Quer mais alguma coisa? Aperte-o ao pulso, deixe-o correr em liberdade, imite-o sôfrego. O medo enferruja as rodas, tudo o que se poderia alcançar e foi esquecido vai corroer as velas do relógio, gangrenando o frio sangue dos seus pequenos rubis. E lá bem no fundo está a morte, se não corrermos e chegarmos antes para compreender que já não interessa nada.”

Pois bem, esse texto é de um argentino chamado Julio Cortázar, um dos grandes do Realismo Fantástico. A primeira vez que entrei em contato com os textos dele confesso que foi uma revolução na minha mente. É mágico olhar o Mundo pelas lentes -ou palavras nesse caso- de Cortázar.

É engraçado perceber que sim, no fundo, todo relógio sem corda carrega a morte. Sua única função na vida, seu único propósito, não está sendo realizado.

Comprado, achado, roubado, construido, bonito, feio, comum, incomum, caro, barato, um brinde de imobiliária… Que seja! A única função da pequena peça que você vai amarrar ao pulso e carregar por ai é contar o tempo e se não o fizer, ele carrega a morte consigo.

Pessimista? Não, só explorando a realidade que, por vezes, deixa de se revelar aos olhares apressados que não percebem que a pecinha que carregam é, justamente, para evitar que se apressem.

Relógios de pulso não marcam o tempo que virá. Eles são uma lembrança constante do tempo que passou e não nos demos conta. Não indicam o que virá, mas sim o que se foi, o que perdemos.

Os ponteiros não indicam somente o tempo.
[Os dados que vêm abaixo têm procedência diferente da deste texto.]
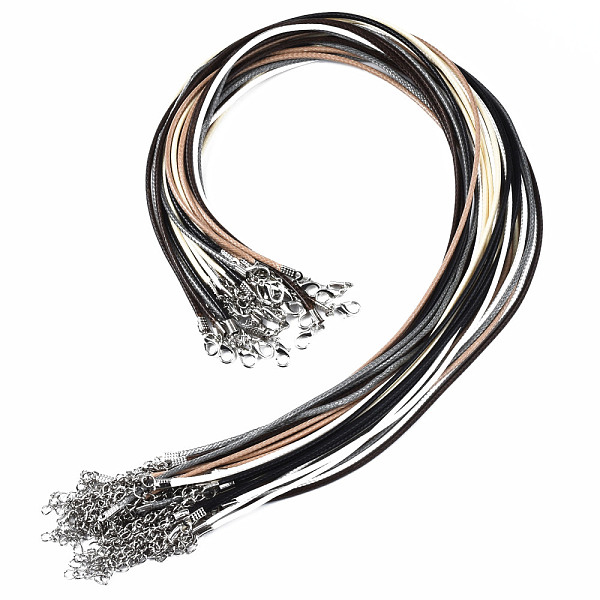 

PandaHall Waxed Cord Necklace Making, with Platinum Color Iron Clasp and Extender Chain, Mixed Color, 17.72 inch(450mm) Waxed Cord..., Multicolor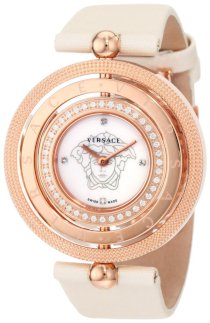 Versace Women's 80Q81SD497 S002 Eon Three Rings Rose-Gold Plated 40-Diamond Mother-Of-Pearl Satin Watch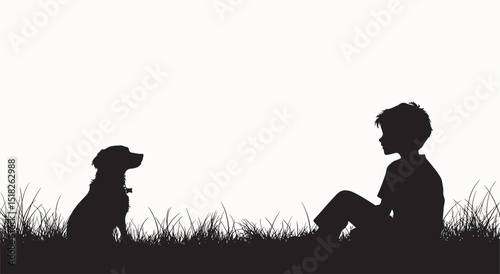 Vector silhouette of a boy and a dog sitting on the grass .Generative AI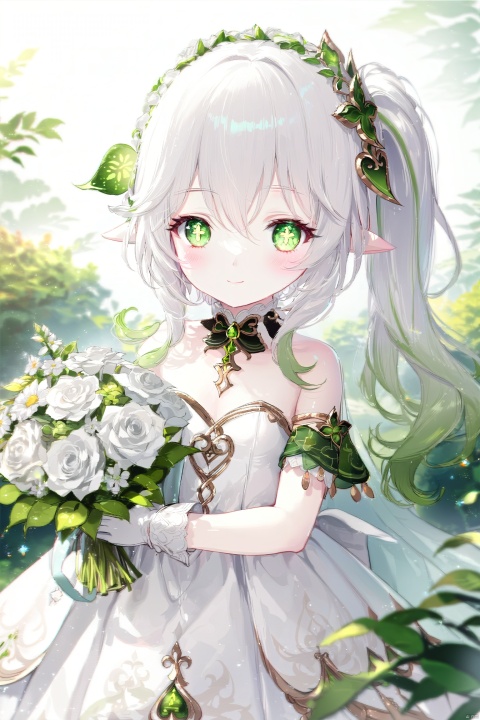  (masterpiece),(best quality),illustration,ultra detailed,hdr,Depth of field,(colorful),[iumu],[Sheya],[Artist chen bin],Artist ogipote, 1girl, solo,long hair, looking at viewer, blush, smile, bangs, simple background, hair ornament, gloves, white background, dress, holding, hair between eyes, bare shoulders, jewelry, closed mouth, green eyes, flower, white hair, multicolored hair, green hair, alternate costume, pointy ears, elbow gloves, white gloves, white dress, side ponytail, symbol-shaped pupils, strapless, gradient hair, rose, white flower, veil, strapless dress, bouquet, wedding dress, bridal veil, holding bouquet, bride, cross-shaped pupils, nahida \(genshin impact\), loli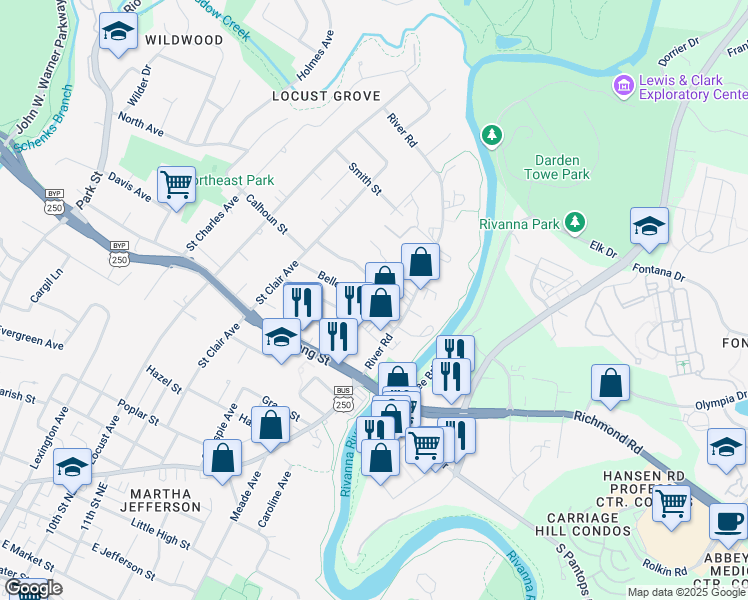 map of restaurants, bars, coffee shops, grocery stores, and more near 1304 Belleview Avenue in Charlottesville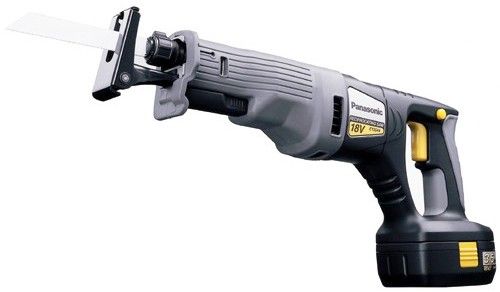 Panasonic EY3544GQK Cordless Reciprocating Saw, 18V, Powerful cutting 23mm stroke length, 0-2,700 spm, High capacity 3.5Ah Ni-MH battery, Keyless blade clamping system Allows easy blade replacement, 2-finger trigger switch, Safety switch lock lever, Electric brake, 65 min. charging system, Standard reciprocating saw blade 152mm Straight back Bi-Metal Blad, 2700 strokes per minute Speeds  (EY3544-GQK  EY3544GQ  EY3544G  EY3544  EY-3544GQK)
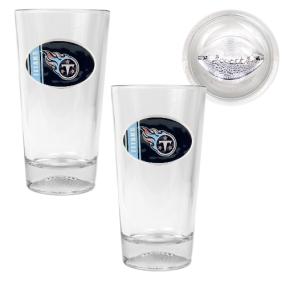 unknown Tennessee Titans 2pc Pint Ale Glass Set with Football Bottom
Eles indicam o que não nos pertence mais, que passou, que não nos esperou e nem vai esperar.

Eu lembro do relógio que eu mais gostei: um de metal, bordô fosco, quadrado, com dois mostradores de horas -um digital e um analógico. Ganhei quando completei 17, talvez 16 anos… Não lembro direito. Um presente de minha mãe que sempre me fazia lembrar do quanto ela me conhecia, afinal, só ela pra saber que eu não conseguia ver as horas em relógios analógicos na época.

Lembro de como esse relógio aguentou firme ao meu lado. Todas as batidas, arranhões, lascadas em quinas… Bom, depois de me acompanhar por muito tempo ele deixou de cumprir sua função. O tempo que lhe garantia a vida não pertencia mais a ele.

E aí eu descobri outra função dos relógios de pulso: marcar memórias.

Quem registrou a hora que você conheceu aquela pessoa especial? E aquela apresentação que definiria os rumos, onde foi que você olhou pra saber se era o momento certo? E aquela prova que você não podia se atrasar?

Os relógios sempre estão conosco nos lembrando de coisas óbvias. Lembrando que o tempo não nos pertence, lembrando que o que tem pela frente não é o que falta, mas sim o que resta e ajudando nos registros dos momentos que fazem diferença. Mesmo que não percebamos isso, eles são os abre-alas de grandes mudanças.

O relógio que ganhei de minha mãe descansa na primeira gaveta do meu criado mudo, funcionando como a chave que destranca velhas lembranças. O livro com o conto do Cortázar, no momento, está jogado na minha mesa de trabalho enquanto a frase de seu texto ocupa minha mente:

“E lá bem no fundo está a morte, se não corrermos e chegarmos antes para compreender que já não interessa nada.”